Reuters cited a Hamas security official as saying that "criminal gangs" had opened fire at the hospital from outside the compound.
Reuters
Hundreds of thousands of Gaza City residents have fled the Israeli offensive
During a visit to Gaza City on Wednesday, the IDF's Chief of Staff Lt Gen Eyal Zamir said it was "operating in the Gaza Strip with a large number of troops, with a focus on striking Gaza City to create conditions for the release of the hostages and for Hamas' decisive defeat".
The general also stated that "most of Gaza's population has already left Gaza City, and we are moving them southward for their safety".
"I call on Gazan residents: rise up and break away from Hamas - it is responsible for your suffering.
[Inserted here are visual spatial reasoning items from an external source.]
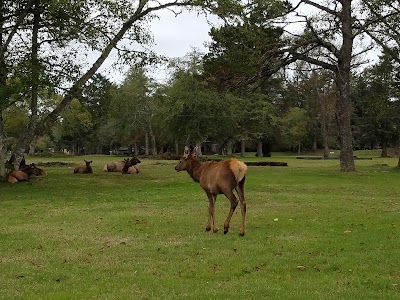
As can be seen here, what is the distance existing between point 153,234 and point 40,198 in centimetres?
962

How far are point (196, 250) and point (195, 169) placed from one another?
9.50 feet

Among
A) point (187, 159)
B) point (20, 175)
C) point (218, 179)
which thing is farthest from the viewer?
point (20, 175)

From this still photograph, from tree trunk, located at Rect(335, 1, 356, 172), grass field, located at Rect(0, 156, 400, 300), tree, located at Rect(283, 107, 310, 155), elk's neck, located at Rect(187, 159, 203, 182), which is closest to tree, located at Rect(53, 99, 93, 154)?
tree, located at Rect(283, 107, 310, 155)

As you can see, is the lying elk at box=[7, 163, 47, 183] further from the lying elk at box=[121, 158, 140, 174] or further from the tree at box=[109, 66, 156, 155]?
the tree at box=[109, 66, 156, 155]

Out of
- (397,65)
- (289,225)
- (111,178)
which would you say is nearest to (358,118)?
(397,65)

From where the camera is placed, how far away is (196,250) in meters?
9.02

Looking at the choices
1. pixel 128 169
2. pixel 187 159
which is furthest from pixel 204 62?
pixel 187 159

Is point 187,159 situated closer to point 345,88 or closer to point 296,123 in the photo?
point 345,88

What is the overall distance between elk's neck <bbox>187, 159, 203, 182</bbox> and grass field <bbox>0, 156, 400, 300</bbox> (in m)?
1.12

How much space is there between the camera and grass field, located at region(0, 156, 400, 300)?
6652mm

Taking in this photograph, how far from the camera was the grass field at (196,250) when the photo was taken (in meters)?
6.65

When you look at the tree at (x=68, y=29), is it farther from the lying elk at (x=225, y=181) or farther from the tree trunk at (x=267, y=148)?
the tree trunk at (x=267, y=148)

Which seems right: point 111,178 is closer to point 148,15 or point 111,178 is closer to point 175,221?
point 148,15

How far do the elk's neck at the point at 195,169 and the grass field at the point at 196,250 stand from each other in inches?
44.2
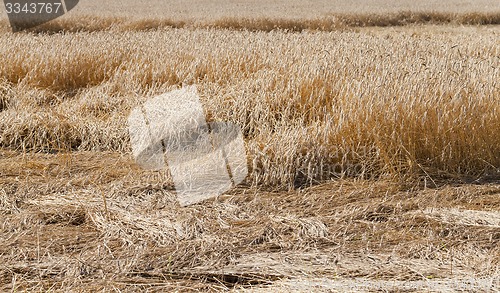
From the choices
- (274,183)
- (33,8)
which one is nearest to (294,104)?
(274,183)

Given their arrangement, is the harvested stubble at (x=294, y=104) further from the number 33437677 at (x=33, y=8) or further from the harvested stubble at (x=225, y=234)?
the number 33437677 at (x=33, y=8)

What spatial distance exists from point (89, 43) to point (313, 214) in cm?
591

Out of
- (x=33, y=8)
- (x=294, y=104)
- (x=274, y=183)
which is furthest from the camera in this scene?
(x=33, y=8)

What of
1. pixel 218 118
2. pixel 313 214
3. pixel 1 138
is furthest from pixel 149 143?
pixel 313 214

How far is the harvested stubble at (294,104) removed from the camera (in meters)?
4.11

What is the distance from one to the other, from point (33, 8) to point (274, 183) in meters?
15.2

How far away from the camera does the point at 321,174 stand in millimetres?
4023

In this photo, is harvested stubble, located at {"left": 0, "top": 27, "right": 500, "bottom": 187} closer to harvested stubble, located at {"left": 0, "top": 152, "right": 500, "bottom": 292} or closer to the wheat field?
the wheat field

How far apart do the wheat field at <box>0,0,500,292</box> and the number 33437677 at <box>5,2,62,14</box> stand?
10.7 metres

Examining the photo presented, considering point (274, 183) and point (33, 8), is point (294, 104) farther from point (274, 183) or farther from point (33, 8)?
point (33, 8)

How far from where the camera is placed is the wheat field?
2.82 meters

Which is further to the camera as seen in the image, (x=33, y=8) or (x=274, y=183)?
(x=33, y=8)

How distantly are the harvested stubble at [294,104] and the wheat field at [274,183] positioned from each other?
2cm

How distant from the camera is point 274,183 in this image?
3957mm
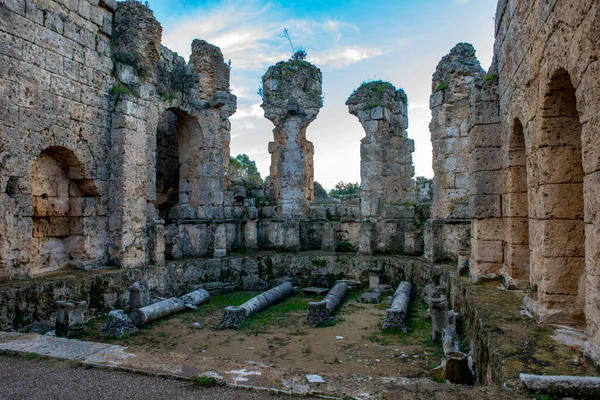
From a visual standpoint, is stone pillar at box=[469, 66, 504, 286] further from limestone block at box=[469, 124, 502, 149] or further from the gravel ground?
the gravel ground

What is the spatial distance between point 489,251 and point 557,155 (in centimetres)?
275

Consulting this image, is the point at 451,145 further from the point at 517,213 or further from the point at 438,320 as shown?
the point at 438,320

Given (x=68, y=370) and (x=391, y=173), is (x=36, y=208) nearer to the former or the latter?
(x=68, y=370)

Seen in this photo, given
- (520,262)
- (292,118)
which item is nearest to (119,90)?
(292,118)

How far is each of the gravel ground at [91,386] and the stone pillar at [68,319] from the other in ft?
10.5

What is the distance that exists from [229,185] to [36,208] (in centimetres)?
625

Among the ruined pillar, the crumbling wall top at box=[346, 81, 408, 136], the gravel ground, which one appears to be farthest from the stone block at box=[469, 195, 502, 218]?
the crumbling wall top at box=[346, 81, 408, 136]

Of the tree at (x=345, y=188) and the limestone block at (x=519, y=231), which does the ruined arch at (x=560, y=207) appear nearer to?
the limestone block at (x=519, y=231)

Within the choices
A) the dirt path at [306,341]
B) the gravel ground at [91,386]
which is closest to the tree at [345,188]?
the dirt path at [306,341]

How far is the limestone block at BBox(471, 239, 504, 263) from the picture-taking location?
730cm

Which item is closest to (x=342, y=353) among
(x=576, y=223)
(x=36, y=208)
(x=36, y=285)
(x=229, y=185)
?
(x=576, y=223)

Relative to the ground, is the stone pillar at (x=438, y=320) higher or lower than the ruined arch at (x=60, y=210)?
lower

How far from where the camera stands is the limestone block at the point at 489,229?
7316mm

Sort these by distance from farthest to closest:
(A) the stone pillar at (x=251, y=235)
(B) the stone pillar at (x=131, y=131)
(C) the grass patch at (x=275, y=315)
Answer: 1. (A) the stone pillar at (x=251, y=235)
2. (B) the stone pillar at (x=131, y=131)
3. (C) the grass patch at (x=275, y=315)
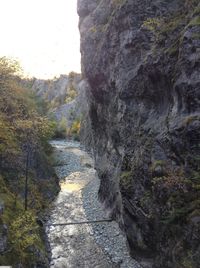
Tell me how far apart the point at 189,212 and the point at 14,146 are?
22256 mm

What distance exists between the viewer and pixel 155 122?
3183cm

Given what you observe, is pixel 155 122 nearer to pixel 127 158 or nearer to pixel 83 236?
pixel 127 158

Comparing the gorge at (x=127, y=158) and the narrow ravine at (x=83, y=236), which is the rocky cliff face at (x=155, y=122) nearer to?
the gorge at (x=127, y=158)

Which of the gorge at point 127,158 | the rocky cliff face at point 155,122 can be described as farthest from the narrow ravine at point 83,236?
the rocky cliff face at point 155,122

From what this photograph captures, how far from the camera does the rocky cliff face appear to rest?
25641 mm

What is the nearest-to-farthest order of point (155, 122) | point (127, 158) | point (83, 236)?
point (155, 122), point (127, 158), point (83, 236)

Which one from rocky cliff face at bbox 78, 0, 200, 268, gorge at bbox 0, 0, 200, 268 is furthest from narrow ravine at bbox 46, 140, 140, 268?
rocky cliff face at bbox 78, 0, 200, 268

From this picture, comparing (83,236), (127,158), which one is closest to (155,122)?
(127,158)

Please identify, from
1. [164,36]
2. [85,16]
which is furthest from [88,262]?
[85,16]

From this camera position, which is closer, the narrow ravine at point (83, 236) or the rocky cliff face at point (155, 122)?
the rocky cliff face at point (155, 122)

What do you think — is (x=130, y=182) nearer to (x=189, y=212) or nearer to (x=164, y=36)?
(x=189, y=212)

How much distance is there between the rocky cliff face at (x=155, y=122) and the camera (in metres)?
25.6

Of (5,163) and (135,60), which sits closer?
(135,60)

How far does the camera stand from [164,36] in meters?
33.0
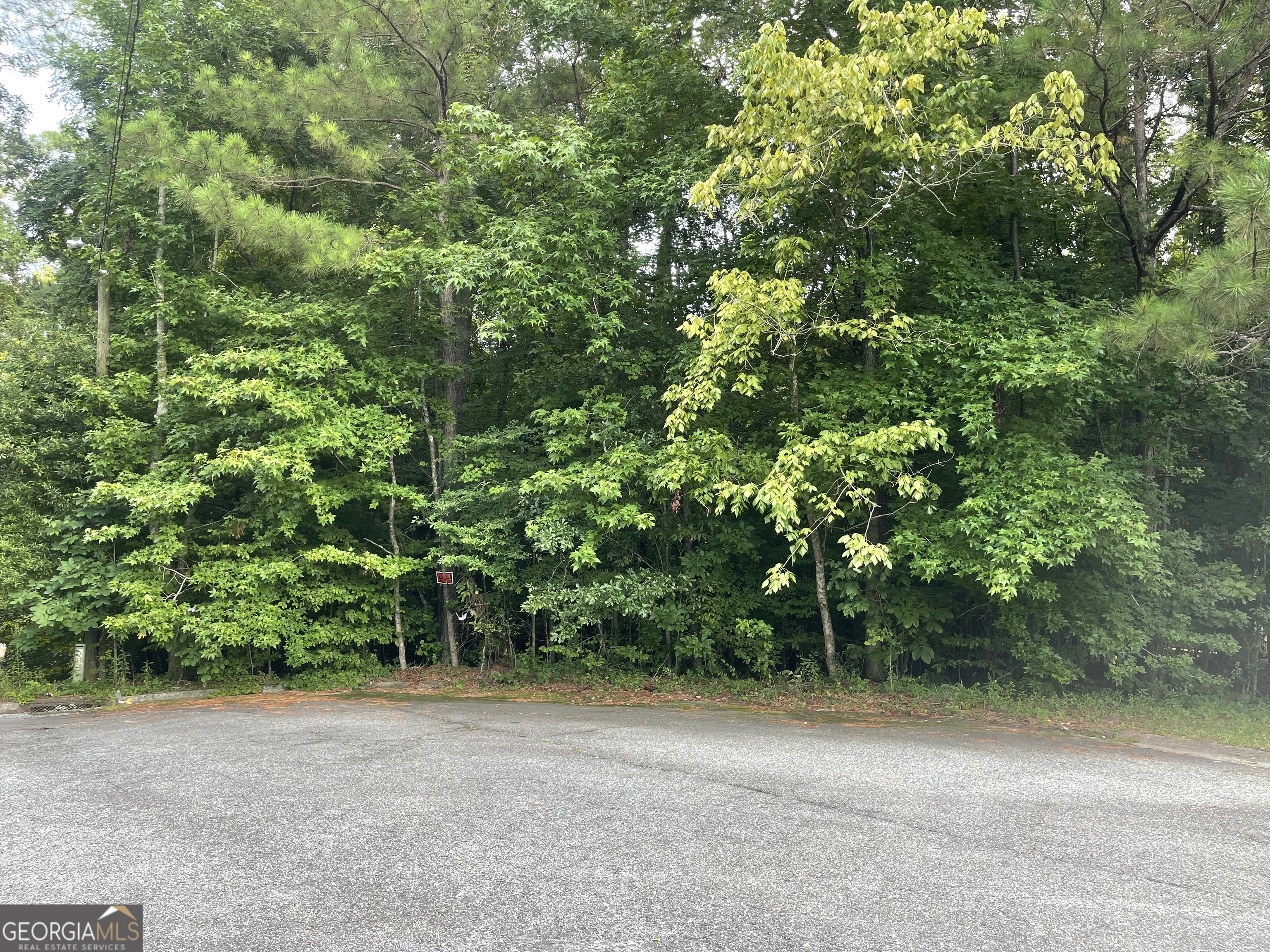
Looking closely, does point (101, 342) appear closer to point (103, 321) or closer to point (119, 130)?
point (103, 321)

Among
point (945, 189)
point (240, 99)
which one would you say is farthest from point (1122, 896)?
point (240, 99)

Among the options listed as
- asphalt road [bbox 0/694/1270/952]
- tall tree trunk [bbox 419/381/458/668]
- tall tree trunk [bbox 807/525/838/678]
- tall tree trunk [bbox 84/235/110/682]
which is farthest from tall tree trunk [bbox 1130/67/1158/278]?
tall tree trunk [bbox 84/235/110/682]

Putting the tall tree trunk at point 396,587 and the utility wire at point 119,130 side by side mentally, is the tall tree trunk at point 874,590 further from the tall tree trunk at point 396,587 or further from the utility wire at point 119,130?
the utility wire at point 119,130

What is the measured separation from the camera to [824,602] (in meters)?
8.79

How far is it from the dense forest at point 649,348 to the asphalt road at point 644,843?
7.67ft

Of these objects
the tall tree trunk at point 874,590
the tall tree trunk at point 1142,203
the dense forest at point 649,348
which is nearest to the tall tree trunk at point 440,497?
the dense forest at point 649,348

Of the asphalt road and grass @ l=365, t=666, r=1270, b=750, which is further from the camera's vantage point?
grass @ l=365, t=666, r=1270, b=750

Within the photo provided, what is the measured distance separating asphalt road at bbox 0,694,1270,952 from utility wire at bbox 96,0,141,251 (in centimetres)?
728

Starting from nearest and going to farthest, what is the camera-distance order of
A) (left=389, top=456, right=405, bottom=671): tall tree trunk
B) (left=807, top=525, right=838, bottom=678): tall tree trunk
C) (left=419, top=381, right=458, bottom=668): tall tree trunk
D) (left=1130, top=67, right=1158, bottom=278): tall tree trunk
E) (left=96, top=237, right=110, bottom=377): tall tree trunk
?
(left=1130, top=67, right=1158, bottom=278): tall tree trunk < (left=807, top=525, right=838, bottom=678): tall tree trunk < (left=96, top=237, right=110, bottom=377): tall tree trunk < (left=389, top=456, right=405, bottom=671): tall tree trunk < (left=419, top=381, right=458, bottom=668): tall tree trunk

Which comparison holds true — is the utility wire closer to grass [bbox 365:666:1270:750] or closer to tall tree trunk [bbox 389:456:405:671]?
tall tree trunk [bbox 389:456:405:671]

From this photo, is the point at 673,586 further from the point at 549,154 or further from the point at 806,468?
the point at 549,154

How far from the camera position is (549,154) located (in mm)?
9086

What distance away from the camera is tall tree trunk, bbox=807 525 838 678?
28.4 ft

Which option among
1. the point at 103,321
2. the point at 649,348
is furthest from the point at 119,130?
the point at 649,348
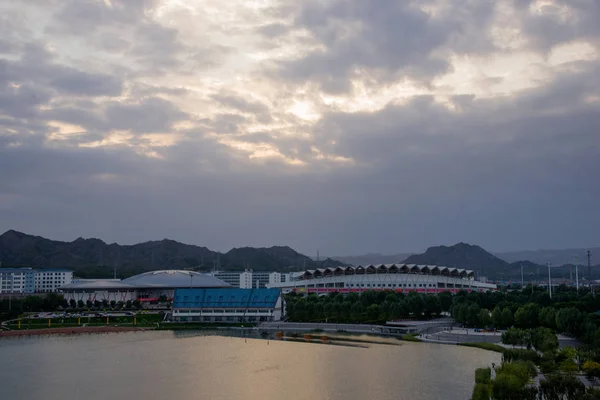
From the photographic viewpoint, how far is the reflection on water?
64.8 feet

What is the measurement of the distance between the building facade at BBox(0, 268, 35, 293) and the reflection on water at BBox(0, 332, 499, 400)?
46.5 meters

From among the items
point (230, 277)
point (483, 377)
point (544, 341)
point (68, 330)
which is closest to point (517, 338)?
point (544, 341)

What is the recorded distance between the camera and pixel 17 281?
75.5 m

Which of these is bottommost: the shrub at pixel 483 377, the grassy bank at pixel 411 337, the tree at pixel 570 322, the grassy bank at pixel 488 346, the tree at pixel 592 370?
the grassy bank at pixel 411 337

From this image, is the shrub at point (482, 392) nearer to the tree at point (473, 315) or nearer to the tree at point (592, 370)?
the tree at point (592, 370)

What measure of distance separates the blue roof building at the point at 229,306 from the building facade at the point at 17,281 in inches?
1599

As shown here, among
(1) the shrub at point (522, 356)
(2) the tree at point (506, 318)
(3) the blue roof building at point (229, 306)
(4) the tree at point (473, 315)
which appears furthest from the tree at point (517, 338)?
(3) the blue roof building at point (229, 306)

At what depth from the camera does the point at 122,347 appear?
30.4m

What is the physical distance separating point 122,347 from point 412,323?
17499 mm

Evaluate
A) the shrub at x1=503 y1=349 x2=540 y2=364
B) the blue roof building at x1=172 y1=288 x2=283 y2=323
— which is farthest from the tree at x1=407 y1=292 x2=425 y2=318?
the shrub at x1=503 y1=349 x2=540 y2=364

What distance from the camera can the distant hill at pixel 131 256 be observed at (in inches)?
5251

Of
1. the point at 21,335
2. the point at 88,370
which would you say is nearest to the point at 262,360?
the point at 88,370

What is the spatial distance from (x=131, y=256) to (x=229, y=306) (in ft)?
390

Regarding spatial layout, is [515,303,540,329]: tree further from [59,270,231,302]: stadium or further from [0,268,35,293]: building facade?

The war and the suffering will end if Hamas releases the hostages and relinquishes its weapons," he added.
Hamas's military wing warned the IDF that expanding its operations in Gaza City would endanger the 48 remaining hostages, about 20 of whom are believed to be alive.
Israeli media cited the IDF as saying that about 700,000 residents had so far evacuated to southern Gaza since the plans for the offensive were announced last month.
However, the UN and its humanitarian partners said they had only monitored 339,600 people crossing into the south as of Tuesday.
They have also previously warned that the Israeli-designated "humanitarian area" for the displaced in al-Mawasi is already overcrowded and unsafe.
Gaza City resident Thaer Saqr said he had attempted to travel south from the Sheikh Radwan neighbourhood on Tuesday with his wife, children and sister.
"The tanks on the coastal road... opened fire on us, and my sister was killed," he told AFP.
He said they were now at al-Shifa hospital and would "not leave, even if they kill us all".
On Tuesday, the UN's human rights office decried the IDF's tactics in Gaza City, saying there had been a sharp increase in the number of civilians being killed in Israeli attacks and that the targeting of civilian infrastructure and destruction of homes was "making it likely that the displacement will be permanent".
It also criticised Israeli authorities, including Defence Minister Israel Katz, for threatening to destroy Gaza City if Hamas did not comply with Israel's demands.
"Such tactics and statements seem intended to inflict terror and fear amongst civilians and to force them to leave northern Gaza," it warned.
The Israeli military launched a campaign in Gaza in response to the Hamas-led attack on southern Israel on 7 October 2023, in which about 1,200 people were killed and 251 others were taken hostage.
At least 65,419 people have been killed in Israeli attacks in Gaza since then, according to the territory's health ministry.